Эльфы не рассказывают историй подобно людям и совершенно невосприимчивы к придуманным сюжетам. Они воспевают героические деяния своего народа, сочиняют оды птицам и красоте туманов, но воображение никогда не добавляет ни йоты в это элегическое прославление. Кто потребует отдельных историй в великом целом, если каждое событие является лишь отражением совокупности повествования?
И раз уж ни в анналах, ни в многовековой эльфийской памяти нет и следа упоминаний о двух детях ноября, благодаря которым произойдет возрождение туманов, значит сам стих является уникальным и, следует надеяться, пророческим. Глава Совета, уже подозревавший, что великолепный, вечный и статичный мир его соотечественников должен измениться, чтобы выжить, понял, что это откровение, явленное метельщику Петрусу, открывает путь к новому альянсу.
Путем священных фиалок
1870–1871
Петрусу из Сумеречного Бора казалось, что он прожил две разные жизни: до прочтения пророчества и после.
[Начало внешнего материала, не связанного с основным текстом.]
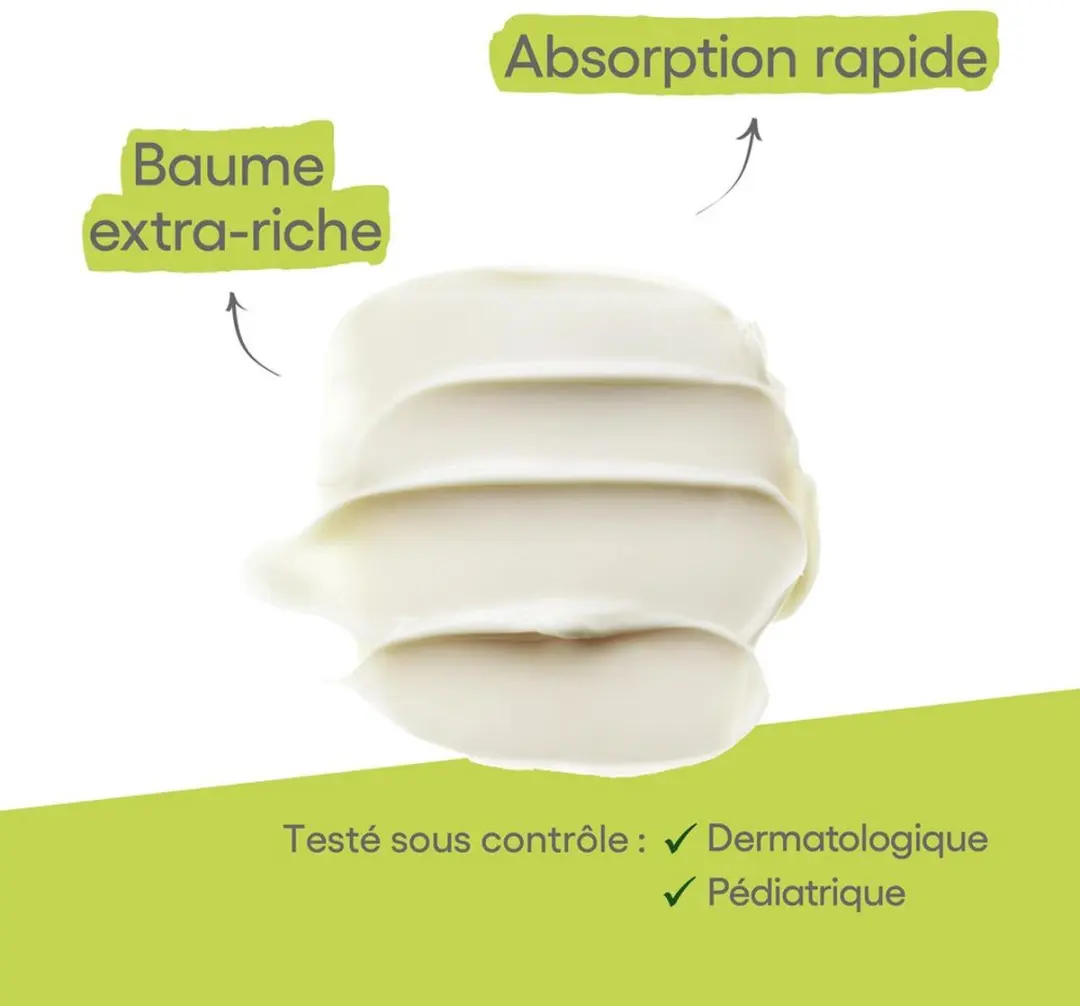 A-derma Exomega Control Balsem Emolier 200ml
В первой жизни у него была метла, во второй – приключение; а его прежнее бродяжничество и мелкие превратности судьбы виделись ему теперь кувырканием мышки, которую держат в клетке.
Словно по чьему-то умыслу, год, когда на Петруса снизошло озарение, был отмечен еще и чередой памятных событий, нити которых, стягиваясь все туже, сплелись в единственно возможную дорогу, и вела она к войне – хотя хитер был бы тот, кто смог бы тогда понять, из чего слагалась эта дорога и в чем ее смысл. Вот те события в случайном порядке: убийство человека, которое приведет Главу Совета в Рим; находка удивительной картины, в которой сосредоточился закат миров; известие о существовании серой тетради, которая изменит лик грядущей войны; и Петрус открывает для себя вино людей.
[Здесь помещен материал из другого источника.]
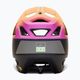 Fox Racing Proframe RS bike helmet CLYZO black-orange 30920_009 10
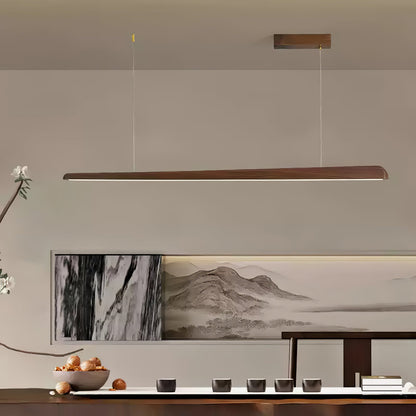 Linearity Hanging light Pendant Lamp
Вскоре после того, как высший совет выслушал метельщика Петруса и родилась идея альянса с людьми, состоялся разговор между главой садовников и его юным ближайшим помощником, кабанчиком из Ханасе, за истекшее время ставшим молодым вепрем. К этому моменту Петрус уже тридцать лет сталкивался с ним на аллеях Совета, и их взаимная неприязнь только нарастала. Изначальная симпатия юного вепря превратилась в презрение, когда он подметил, как мало восторга вызывали у метельщика интриги его чемпиона. Обожание, которое он питал к своему шефу, делало молодого эльфа самым ревностным его сторонником, достаточно было посмотреть на них, когда оба принимали человеческую форму, и их изящные силуэты скользили по окружающему пейзажу – такие прекрасные и такие зловещие, думал Петрус, в какие-то моменты невольно поддававшийся ослепительной прелести их улыбок; потом он тряс головой, и очарование рассеивалось.